The input –

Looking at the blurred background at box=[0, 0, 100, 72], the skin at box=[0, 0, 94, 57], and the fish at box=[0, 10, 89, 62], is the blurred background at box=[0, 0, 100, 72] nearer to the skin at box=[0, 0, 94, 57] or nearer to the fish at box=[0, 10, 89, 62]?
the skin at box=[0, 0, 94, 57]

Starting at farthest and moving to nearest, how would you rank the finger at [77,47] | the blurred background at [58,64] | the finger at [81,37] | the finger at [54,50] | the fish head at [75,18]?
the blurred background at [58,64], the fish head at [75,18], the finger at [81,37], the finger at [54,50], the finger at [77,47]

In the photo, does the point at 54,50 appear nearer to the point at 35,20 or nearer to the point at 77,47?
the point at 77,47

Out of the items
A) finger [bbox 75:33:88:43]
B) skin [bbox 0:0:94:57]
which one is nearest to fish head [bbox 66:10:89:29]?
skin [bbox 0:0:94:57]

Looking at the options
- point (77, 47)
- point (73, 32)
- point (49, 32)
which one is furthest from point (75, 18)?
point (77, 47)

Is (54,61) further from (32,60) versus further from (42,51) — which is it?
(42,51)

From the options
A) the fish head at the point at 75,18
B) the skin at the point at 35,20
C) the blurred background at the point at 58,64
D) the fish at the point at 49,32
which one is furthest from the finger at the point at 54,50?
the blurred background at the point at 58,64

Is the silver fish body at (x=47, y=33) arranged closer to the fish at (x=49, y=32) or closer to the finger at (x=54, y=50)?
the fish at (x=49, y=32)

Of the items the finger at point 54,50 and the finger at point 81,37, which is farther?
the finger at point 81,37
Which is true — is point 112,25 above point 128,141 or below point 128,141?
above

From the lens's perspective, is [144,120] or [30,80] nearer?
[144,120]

Prompt – Rewrite the lines above, from the one holding "In the photo, does" through the end, as a Markdown table with the columns Row and Line text. Number each row and leave out blank lines.

Output of the task –
| Row | Line text |
|---|---|
| 1 | In the photo, does the point at 54,50 appear nearer to the point at 35,20 or nearer to the point at 77,47? |
| 2 | the point at 77,47 |
| 3 | Out of the items |
| 4 | A) finger [bbox 75:33:88:43] |
| 5 | B) skin [bbox 0:0:94:57] |
| 6 | which one is nearest to fish head [bbox 66:10:89:29]? |
| 7 | skin [bbox 0:0:94:57] |
| 8 | Looking at the options |
| 9 | - point (77, 47) |
| 10 | - point (73, 32) |
| 11 | - point (49, 32) |
| 12 | which one is furthest from point (75, 18)? |
| 13 | point (77, 47) |
| 14 | Is (54,61) further from (32,60) versus further from (42,51) — which is it? |
| 15 | (42,51) |
| 16 | From the options |
| 17 | A) the fish head at the point at 75,18 |
| 18 | B) the skin at the point at 35,20 |
| 19 | C) the blurred background at the point at 58,64 |
| 20 | D) the fish at the point at 49,32 |
| 21 | which one is furthest from the finger at the point at 54,50? |
| 22 | the blurred background at the point at 58,64 |
| 23 | Is the silver fish body at (x=47, y=33) arranged closer to the fish at (x=49, y=32) or closer to the finger at (x=54, y=50)? |
| 24 | the fish at (x=49, y=32) |
| 25 | Of the items the finger at point 54,50 and the finger at point 81,37, which is farther? |
| 26 | the finger at point 81,37 |
| 27 | Which is true — is point 112,25 above point 128,141 or below point 128,141? |
| 28 | above |
| 29 | From the lens's perspective, is [144,120] or [30,80] nearer? |
| 30 | [144,120] |